The World Bank’s Doing Business annual report, which was discontinued in 2021 after a data manipulation scandal, did not raise GDP in countries that ranked with higher scores, a new study has found.
The Ease of Doing Business Index, launched in 2003, provided rankings and information on the business environment of different countries, including access to electricity, ability to start a business, and the ability to gain construction permits.
The study in the Journal of Comparative Economics suggests that countries ranked with higher Doing Business scores were associated with lower GDP in the short run, contradicting the widely-held belief that a business-friendly environment, as measured by the Doing Business scores, fosters economic growth.
The study, conducted by a team of economists, analysed the relationship between changes in Doing Business scores and real GDP per capita.
A robust pattern emerged from the data: improvements in Doing Business scores did not have a positive and consistent effect on GDP. Instead, higher scores seemed to temporarily hamper economic growth. The results remained consistent across various specifications and different sources of GDP data, the authors write.
One possible explanation offered by researchers for the surprising results is that the emphasis on achieving higher Doing Business scores may have diverted attention and resources from more substantial economic reforms.
The focus on superficial changes measured by the scores may have distracted countries from broader reforms necessary for sustainable and inclusive growth, they said.
Revamp and relaunch
The latest study debunked the notion that improving the business environment, as measured by Doing Business scores, fast-tracked economic development.
It also highlights the importance of conducting further research to better understand the complex relationship between business environment, economic policies, and GDP growth.
While the study challenges prevailing assumptions, it provides valuable insights into the limitations of using Doing Business scores as a sole indicator of economic performance. It calls for a nuanced approach to economic reforms and underscores the significance of embracing broader institutional and policy factors that shape long-term economic development.
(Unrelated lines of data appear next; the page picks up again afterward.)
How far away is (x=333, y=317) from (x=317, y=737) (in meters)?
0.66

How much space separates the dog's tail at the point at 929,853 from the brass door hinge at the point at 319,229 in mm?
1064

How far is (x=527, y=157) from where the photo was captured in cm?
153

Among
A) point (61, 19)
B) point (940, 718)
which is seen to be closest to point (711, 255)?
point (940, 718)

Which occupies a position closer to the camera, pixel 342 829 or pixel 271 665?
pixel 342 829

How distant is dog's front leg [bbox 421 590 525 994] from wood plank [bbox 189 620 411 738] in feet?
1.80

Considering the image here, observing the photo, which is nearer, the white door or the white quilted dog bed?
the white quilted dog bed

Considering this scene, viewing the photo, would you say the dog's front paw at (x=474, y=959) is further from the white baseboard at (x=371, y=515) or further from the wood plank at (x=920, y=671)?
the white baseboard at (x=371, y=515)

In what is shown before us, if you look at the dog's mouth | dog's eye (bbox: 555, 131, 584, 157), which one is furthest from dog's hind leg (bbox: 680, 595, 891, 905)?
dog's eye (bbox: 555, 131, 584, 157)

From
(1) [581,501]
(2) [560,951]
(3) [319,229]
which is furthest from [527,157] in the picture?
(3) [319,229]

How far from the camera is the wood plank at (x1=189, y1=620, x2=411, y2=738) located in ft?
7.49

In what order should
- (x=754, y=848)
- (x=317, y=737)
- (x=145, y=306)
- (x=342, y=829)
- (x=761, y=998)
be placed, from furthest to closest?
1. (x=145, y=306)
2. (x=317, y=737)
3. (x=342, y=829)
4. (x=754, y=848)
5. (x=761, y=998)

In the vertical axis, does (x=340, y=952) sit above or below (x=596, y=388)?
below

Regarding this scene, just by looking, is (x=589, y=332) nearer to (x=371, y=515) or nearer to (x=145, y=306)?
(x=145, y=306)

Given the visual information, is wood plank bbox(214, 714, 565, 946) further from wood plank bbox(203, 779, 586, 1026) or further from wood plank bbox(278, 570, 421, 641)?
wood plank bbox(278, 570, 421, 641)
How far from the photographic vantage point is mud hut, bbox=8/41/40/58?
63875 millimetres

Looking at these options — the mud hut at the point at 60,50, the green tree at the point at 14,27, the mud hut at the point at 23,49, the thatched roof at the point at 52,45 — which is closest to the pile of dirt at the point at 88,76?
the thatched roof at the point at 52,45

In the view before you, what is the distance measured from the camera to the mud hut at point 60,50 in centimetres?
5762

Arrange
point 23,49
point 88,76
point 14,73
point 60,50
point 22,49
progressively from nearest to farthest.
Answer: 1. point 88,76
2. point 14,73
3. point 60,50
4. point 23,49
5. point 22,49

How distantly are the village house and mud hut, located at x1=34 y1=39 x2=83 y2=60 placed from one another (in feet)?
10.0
The study also raised concerns that the Doing Business may have incentivised governments to “game” the indicators, focusing their reform efforts on items that are measured by the World Bank but which had a limited real-life impact on the economy. For example, the 2020 report shows Rwanda ranking 38th world-wide for ease of doing business, ahead of the Netherlands at 42nd.
“This may reflect gaming of the indicators rather than it being easier to do business in Rwanda than the Netherlands,” researchers say.
A 2021 audit documented how the bank’s leadership pressured experts to manipulate the results of the 2018 and 2020 reports.
The World Bank plans to unveil a rebranded version of the flagship report in Q2 2023 with a revised methodology, and a new mission focused on providing a more transparent snapshot of conditions for the private sector.
But the latest study’s questions about the World Bank’s misreading of countries’ growth potential may prompt a reassessment of the role and relevance of the Doing Business project and its rankings, as policymakers seek to design more comprehensive strategies for sustainable economic growth and development.